■ **Set problem**: Rewrite all of the data below as a numbered list, omitting any blank lines.

------ Given entries ------

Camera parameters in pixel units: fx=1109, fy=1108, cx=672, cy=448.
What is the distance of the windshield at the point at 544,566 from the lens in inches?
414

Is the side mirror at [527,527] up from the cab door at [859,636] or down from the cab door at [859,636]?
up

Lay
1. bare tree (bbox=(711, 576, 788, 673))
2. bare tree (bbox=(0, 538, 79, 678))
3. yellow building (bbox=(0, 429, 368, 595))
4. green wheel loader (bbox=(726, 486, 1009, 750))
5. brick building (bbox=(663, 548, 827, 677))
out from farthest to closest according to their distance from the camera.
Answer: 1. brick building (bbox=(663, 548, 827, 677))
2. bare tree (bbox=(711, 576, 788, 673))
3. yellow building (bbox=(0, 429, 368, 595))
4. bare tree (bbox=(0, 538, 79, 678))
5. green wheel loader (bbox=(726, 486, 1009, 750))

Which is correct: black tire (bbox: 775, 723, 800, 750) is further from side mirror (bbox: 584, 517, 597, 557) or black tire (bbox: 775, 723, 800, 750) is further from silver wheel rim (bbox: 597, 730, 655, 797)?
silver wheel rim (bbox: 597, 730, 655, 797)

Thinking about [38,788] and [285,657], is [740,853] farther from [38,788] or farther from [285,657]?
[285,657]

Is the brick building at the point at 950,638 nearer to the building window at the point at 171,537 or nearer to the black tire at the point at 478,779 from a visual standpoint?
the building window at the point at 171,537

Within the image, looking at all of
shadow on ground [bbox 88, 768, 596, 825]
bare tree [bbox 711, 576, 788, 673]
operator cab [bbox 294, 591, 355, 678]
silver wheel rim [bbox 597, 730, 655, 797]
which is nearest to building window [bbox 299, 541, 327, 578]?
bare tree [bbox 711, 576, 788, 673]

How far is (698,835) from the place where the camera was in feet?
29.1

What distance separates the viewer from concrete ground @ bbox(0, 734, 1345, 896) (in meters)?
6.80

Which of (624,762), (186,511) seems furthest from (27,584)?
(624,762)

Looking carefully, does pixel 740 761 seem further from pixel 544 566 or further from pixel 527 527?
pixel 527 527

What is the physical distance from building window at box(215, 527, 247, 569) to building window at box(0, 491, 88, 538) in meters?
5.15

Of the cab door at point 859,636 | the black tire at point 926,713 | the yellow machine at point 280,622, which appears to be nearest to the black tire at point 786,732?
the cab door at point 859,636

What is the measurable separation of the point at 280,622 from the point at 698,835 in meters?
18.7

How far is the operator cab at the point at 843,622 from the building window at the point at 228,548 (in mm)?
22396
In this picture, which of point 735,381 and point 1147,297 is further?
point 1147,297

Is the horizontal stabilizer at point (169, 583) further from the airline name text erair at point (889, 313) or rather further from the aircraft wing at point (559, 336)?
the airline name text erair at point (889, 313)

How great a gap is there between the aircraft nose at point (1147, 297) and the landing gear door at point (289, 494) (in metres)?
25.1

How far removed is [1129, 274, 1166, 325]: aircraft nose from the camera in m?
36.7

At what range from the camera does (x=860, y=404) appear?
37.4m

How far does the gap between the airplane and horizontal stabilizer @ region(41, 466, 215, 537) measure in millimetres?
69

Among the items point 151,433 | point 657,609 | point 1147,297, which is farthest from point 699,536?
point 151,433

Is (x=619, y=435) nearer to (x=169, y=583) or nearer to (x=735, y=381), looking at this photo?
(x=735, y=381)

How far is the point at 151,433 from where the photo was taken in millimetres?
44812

------

■ **Reply to the exercise**:
1. Camera parameters in pixel units: fx=1109, fy=1108, cx=672, cy=448.
2. What is the distance of the windshield at the point at 544,566 from the lens in inches?
3. 414
4. Is the side mirror at [527,527] up from the cab door at [859,636] or down from the cab door at [859,636]?
5. up
6. Lay
7. 1. bare tree (bbox=(711, 576, 788, 673))
8. 2. bare tree (bbox=(0, 538, 79, 678))
9. 3. yellow building (bbox=(0, 429, 368, 595))
10. 4. green wheel loader (bbox=(726, 486, 1009, 750))
11. 5. brick building (bbox=(663, 548, 827, 677))
12. out from farthest to closest according to their distance from the camera.
13. Answer: 1. brick building (bbox=(663, 548, 827, 677))
14. 2. bare tree (bbox=(711, 576, 788, 673))
15. 3. yellow building (bbox=(0, 429, 368, 595))
16. 4. bare tree (bbox=(0, 538, 79, 678))
17. 5. green wheel loader (bbox=(726, 486, 1009, 750))
18. Which is correct: black tire (bbox: 775, 723, 800, 750) is further from side mirror (bbox: 584, 517, 597, 557) or black tire (bbox: 775, 723, 800, 750) is further from silver wheel rim (bbox: 597, 730, 655, 797)?
19. silver wheel rim (bbox: 597, 730, 655, 797)
20. Thinking about [38,788] and [285,657], is [740,853] farther from [38,788] or farther from [285,657]?
21. [285,657]
22. Is the brick building at the point at 950,638 nearer to the building window at the point at 171,537 or nearer to the black tire at the point at 478,779 from a visual standpoint?
23. the building window at the point at 171,537
24. Within the image, looking at all of
25. shadow on ground [bbox 88, 768, 596, 825]
26. bare tree [bbox 711, 576, 788, 673]
27. operator cab [bbox 294, 591, 355, 678]
28. silver wheel rim [bbox 597, 730, 655, 797]
29. which is nearest to building window [bbox 299, 541, 327, 578]?
30. bare tree [bbox 711, 576, 788, 673]
31. How far is (698,835) from the place where the camera was in feet?
32. 29.1
33. What distance separates the viewer from concrete ground @ bbox(0, 734, 1345, 896) (in meters)?
34. 6.80
35. Which of (624,762), (186,511) seems furthest from (27,584)?
36. (624,762)
37. Looking carefully, does pixel 740 761 seem further from pixel 544 566 or further from pixel 527 527?
38. pixel 527 527
39. What is the physical distance from building window at box(215, 527, 247, 569) to building window at box(0, 491, 88, 538) in meters?
40. 5.15
41. Of the cab door at point 859,636 | the black tire at point 926,713 | the yellow machine at point 280,622, which appears to be nearest to the black tire at point 786,732?
42. the cab door at point 859,636
43. What is the measurable separation of the point at 280,622 from the point at 698,835 in meters?
44. 18.7
45. How far is the operator cab at the point at 843,622 from the building window at the point at 228,548 (in mm)?
46. 22396
47. In this picture, which of point 735,381 and point 1147,297 is further?
48. point 1147,297
49. Is the horizontal stabilizer at point (169, 583) further from the airline name text erair at point (889, 313) or rather further from the aircraft wing at point (559, 336)?
50. the airline name text erair at point (889, 313)
51. How great a gap is there between the aircraft nose at point (1147, 297) and the landing gear door at point (289, 494) (in metres)?
52. 25.1
53. How far removed is [1129, 274, 1166, 325]: aircraft nose from the camera in m?
54. 36.7
55. At what range from the camera does (x=860, y=404) appear?
56. 37.4m
57. How far does the gap between the airplane and horizontal stabilizer @ region(41, 466, 215, 537) measure in millimetres?
58. 69
59. Among the items point 151,433 | point 657,609 | point 1147,297, which is farthest from point 699,536?
60. point 151,433
61. Is (x=619, y=435) nearer to (x=169, y=583) or nearer to (x=735, y=381), looking at this photo?
62. (x=735, y=381)
63. How far is the point at 151,433 from where the photo was taken in millimetres?
64. 44812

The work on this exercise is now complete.